§ **RECORDED DATA**
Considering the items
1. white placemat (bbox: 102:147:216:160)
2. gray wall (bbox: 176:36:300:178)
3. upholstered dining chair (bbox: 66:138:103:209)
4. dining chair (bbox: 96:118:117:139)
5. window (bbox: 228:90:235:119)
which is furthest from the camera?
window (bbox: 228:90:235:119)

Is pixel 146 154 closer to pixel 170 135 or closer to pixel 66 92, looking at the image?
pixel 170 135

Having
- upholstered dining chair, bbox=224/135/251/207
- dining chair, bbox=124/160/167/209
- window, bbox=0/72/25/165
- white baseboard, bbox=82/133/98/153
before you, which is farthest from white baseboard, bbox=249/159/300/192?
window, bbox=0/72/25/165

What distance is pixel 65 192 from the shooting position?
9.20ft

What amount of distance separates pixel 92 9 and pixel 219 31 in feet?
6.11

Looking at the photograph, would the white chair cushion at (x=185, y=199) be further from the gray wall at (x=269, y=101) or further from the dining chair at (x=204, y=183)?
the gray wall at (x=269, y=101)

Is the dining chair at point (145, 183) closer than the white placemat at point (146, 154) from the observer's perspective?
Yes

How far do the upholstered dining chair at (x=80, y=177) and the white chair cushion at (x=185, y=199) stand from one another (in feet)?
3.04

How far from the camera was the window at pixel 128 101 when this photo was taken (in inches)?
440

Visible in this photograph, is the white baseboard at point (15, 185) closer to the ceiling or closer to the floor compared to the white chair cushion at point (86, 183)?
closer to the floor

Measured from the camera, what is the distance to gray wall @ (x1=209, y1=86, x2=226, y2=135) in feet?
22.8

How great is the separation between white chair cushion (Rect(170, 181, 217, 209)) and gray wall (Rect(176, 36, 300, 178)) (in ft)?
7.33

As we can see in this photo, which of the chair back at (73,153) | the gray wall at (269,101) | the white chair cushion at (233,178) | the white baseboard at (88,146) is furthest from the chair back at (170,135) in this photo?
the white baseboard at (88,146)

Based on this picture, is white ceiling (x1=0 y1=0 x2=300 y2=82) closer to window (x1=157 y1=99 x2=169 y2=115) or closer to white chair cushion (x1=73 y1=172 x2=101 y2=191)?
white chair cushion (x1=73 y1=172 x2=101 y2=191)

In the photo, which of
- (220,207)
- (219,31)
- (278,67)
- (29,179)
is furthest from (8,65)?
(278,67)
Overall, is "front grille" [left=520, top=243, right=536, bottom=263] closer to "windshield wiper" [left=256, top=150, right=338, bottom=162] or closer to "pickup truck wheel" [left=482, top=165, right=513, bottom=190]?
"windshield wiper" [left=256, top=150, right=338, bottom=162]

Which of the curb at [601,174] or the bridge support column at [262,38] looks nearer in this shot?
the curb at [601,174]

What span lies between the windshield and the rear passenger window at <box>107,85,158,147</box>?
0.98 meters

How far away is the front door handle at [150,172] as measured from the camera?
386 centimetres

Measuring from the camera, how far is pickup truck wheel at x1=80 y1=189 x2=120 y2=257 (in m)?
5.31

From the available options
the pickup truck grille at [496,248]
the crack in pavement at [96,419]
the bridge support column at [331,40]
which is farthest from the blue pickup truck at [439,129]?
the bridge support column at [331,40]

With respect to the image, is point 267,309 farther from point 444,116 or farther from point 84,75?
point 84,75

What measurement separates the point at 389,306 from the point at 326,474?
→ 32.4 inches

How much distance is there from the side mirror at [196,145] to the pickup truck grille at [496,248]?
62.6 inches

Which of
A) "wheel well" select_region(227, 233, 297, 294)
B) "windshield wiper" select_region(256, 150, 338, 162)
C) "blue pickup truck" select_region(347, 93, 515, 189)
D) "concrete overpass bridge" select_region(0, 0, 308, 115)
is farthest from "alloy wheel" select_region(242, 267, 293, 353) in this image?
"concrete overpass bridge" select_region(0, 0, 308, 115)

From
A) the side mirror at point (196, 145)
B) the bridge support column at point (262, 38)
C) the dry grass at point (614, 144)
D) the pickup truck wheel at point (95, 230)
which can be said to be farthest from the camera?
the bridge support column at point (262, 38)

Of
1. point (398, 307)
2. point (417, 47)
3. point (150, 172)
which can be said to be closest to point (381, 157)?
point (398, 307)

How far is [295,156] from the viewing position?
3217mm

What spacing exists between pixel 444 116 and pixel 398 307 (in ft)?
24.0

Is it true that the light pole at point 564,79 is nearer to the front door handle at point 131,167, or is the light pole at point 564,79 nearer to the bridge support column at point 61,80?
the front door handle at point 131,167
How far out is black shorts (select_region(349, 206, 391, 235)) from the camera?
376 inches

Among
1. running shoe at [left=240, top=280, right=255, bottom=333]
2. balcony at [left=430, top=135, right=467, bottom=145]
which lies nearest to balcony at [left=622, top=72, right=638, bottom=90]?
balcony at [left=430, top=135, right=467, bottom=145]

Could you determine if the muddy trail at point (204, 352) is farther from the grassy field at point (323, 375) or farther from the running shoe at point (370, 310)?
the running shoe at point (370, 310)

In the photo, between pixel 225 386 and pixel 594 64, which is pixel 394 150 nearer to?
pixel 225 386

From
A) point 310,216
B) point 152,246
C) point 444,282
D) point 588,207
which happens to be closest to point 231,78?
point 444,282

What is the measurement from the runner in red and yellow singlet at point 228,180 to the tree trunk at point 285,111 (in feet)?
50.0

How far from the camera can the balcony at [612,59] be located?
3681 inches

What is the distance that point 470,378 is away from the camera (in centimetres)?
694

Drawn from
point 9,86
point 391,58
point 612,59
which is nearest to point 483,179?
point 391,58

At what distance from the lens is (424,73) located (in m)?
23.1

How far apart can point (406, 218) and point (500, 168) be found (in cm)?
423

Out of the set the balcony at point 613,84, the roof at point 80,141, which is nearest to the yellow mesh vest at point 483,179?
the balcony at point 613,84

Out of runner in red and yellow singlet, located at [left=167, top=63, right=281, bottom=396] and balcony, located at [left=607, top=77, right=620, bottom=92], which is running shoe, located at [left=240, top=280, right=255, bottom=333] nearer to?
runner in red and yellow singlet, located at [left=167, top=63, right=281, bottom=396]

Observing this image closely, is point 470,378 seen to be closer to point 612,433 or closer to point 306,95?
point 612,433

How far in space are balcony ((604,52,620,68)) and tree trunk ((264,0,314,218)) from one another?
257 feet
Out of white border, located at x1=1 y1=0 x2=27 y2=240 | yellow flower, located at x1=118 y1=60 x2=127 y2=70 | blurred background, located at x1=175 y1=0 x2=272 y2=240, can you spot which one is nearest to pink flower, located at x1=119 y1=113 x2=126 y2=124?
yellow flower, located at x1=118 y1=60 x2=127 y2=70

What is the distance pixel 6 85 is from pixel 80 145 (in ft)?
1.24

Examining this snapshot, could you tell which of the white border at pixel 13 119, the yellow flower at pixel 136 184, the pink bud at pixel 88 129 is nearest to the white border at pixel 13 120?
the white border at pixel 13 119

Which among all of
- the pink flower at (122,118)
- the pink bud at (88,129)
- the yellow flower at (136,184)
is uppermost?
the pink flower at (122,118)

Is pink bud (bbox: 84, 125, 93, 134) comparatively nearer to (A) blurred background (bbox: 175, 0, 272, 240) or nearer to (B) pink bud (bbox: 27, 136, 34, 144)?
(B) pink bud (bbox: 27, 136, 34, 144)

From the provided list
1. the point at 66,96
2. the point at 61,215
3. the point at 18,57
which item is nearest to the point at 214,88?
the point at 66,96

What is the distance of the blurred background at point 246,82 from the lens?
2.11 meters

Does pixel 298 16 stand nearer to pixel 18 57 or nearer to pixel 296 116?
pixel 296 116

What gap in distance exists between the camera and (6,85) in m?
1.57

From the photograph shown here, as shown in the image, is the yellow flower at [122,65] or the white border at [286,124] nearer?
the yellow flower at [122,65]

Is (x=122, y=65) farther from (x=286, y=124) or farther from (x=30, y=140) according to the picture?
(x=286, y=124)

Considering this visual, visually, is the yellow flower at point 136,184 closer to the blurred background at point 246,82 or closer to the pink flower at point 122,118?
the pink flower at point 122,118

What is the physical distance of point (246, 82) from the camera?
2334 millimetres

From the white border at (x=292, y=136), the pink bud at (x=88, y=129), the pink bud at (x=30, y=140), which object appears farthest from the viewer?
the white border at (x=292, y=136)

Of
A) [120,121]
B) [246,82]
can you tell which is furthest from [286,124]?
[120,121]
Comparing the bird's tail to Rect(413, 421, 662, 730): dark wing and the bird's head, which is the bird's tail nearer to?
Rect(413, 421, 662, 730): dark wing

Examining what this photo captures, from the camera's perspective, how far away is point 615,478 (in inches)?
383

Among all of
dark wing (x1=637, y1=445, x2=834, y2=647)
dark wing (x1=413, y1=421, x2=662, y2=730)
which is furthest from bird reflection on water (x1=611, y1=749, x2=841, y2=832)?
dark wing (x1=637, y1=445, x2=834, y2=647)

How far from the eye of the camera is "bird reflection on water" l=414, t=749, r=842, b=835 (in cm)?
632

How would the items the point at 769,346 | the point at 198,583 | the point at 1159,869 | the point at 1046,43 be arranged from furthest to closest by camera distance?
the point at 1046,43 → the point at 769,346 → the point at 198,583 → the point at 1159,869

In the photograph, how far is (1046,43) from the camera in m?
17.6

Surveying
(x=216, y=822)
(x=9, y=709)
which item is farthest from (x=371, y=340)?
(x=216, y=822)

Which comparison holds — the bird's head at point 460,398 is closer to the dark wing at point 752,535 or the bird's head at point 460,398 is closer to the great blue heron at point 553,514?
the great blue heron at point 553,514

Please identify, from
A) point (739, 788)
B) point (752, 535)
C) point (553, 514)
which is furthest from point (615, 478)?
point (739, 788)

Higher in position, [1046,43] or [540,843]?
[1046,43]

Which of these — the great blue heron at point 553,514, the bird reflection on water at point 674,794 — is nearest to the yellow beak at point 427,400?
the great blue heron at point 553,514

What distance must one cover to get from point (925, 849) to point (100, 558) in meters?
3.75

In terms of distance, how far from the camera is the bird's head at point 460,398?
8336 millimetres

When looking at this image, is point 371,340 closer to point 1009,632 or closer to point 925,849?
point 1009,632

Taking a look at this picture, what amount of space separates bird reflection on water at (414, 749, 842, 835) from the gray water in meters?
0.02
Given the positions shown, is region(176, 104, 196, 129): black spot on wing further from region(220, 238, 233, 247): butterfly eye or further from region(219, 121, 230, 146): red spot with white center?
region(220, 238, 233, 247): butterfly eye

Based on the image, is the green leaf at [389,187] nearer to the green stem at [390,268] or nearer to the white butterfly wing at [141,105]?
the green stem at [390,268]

§ **STATED GOAL**
Can you copy the material starting at the line containing "Taking a look" and ending at its last line, replacing "nearer" with "closer" and leaving everything else the same?

§ **OUTPUT FOR THIS TASK**
Taking a look at this picture, what amount of space separates bird reflection on water at (414, 749, 842, 835) from the gray water in meters?
0.02
Given the positions shown, is region(176, 104, 196, 129): black spot on wing further from region(220, 238, 233, 247): butterfly eye or further from region(219, 121, 230, 146): red spot with white center?
region(220, 238, 233, 247): butterfly eye

Based on the image, is the green leaf at [389,187] closer to the green stem at [390,268] or closer to the white butterfly wing at [141,105]?
the green stem at [390,268]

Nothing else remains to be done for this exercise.